:: Required work ::
Locate each line in the items below that contains the string "tree" and copy those lines out. Case counts.

[Start of Records for this exercise]

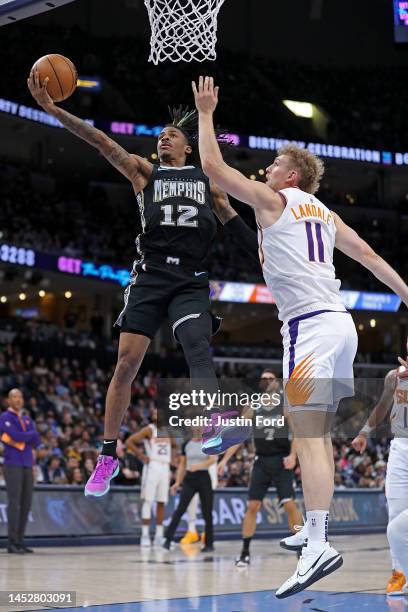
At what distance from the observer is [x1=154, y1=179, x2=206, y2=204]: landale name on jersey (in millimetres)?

[End of Records for this exercise]
[Start of Records for this exercise]

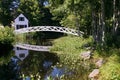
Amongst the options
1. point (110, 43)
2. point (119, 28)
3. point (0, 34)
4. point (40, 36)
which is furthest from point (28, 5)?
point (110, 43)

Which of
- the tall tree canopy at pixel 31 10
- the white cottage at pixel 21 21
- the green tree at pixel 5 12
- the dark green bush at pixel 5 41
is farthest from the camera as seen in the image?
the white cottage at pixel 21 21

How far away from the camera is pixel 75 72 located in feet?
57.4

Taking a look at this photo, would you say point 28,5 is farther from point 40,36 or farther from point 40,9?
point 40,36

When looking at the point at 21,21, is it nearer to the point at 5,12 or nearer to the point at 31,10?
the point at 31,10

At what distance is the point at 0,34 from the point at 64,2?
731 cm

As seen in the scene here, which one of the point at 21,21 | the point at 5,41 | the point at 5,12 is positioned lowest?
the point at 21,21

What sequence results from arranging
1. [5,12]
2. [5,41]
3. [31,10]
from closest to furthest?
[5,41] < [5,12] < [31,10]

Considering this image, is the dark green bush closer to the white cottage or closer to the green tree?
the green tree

[End of Records for this exercise]

:: The response ::
- the tall tree canopy at pixel 31 10
- the green tree at pixel 5 12
Considering this image, is the dark green bush closer to the white cottage or closer to the green tree?
the green tree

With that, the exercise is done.